The main victims? Children, especially those under the age of 9.
Schools and daycares are trying to make sure their spaces are not breeding grounds for spreading the virus.
“We do sanitize the toys on a schedule and, of course, if we see a child put a toy in their mouth we take that one away right away and sanitize it before it goes back into distribution,” said Marilyn McCall, My School Child Care director.
My School Child Care in Gainesville cleans all eating surfaces after meals and uses a strong cleaning solution throughout the center at night.
Schools are also teaching kids how to wash their hands properly.
Even with preventative measures, it’s still possible for your child to get sick. If symptoms arise, visit a local pediatrician. They’ll take a quick nasal swab and within 15 minutes you can tell if your child is positive or negative with the flu this season.

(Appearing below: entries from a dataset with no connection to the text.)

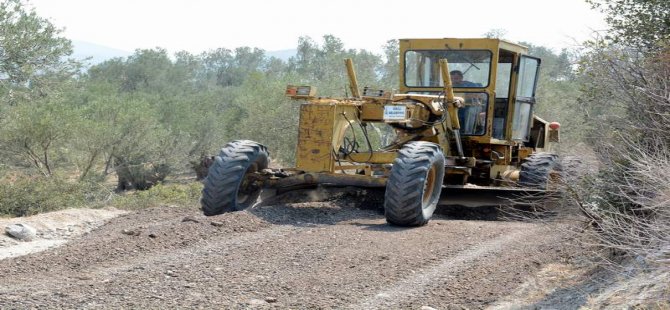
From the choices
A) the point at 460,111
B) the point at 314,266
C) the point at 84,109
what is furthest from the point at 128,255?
the point at 84,109

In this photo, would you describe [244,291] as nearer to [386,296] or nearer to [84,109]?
[386,296]

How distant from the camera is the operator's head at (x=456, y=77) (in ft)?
43.4

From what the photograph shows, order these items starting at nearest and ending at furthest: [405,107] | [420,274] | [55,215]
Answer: [420,274] → [55,215] → [405,107]

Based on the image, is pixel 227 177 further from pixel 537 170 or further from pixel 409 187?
pixel 537 170

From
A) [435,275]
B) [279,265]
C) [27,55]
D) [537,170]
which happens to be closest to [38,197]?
[27,55]

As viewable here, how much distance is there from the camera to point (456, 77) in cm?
1323

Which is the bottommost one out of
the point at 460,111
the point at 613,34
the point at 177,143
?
the point at 177,143

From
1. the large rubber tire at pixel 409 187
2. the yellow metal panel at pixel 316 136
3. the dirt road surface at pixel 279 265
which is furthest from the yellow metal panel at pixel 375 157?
the dirt road surface at pixel 279 265

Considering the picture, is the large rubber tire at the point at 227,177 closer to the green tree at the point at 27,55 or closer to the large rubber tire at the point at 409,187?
the large rubber tire at the point at 409,187

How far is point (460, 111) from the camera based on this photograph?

“Often times with flu, people will say ‘Oh, it just hit me all at one time’ and that’s sometimes a characteristic of the flu,” said Dr. Diane Howell, a UF Health Pediatrician. “Higher fevers are characteristic of the flu certainly and flu is a little more often than the typical cold virus associated with things like muscle aches and body aches.”
As schools do what they can, parents are encouraged to take the lead at home.
“Parent education and information is really important,” McCall said. “The Department of Children and Families provides us with an influence of informational brochure every year that we’re required to have the parents read and sign.”
While hand washing and covering coughs and sneezes can help, parents can also have their children get a flu vaccine, which provides protection through the development of antibodies.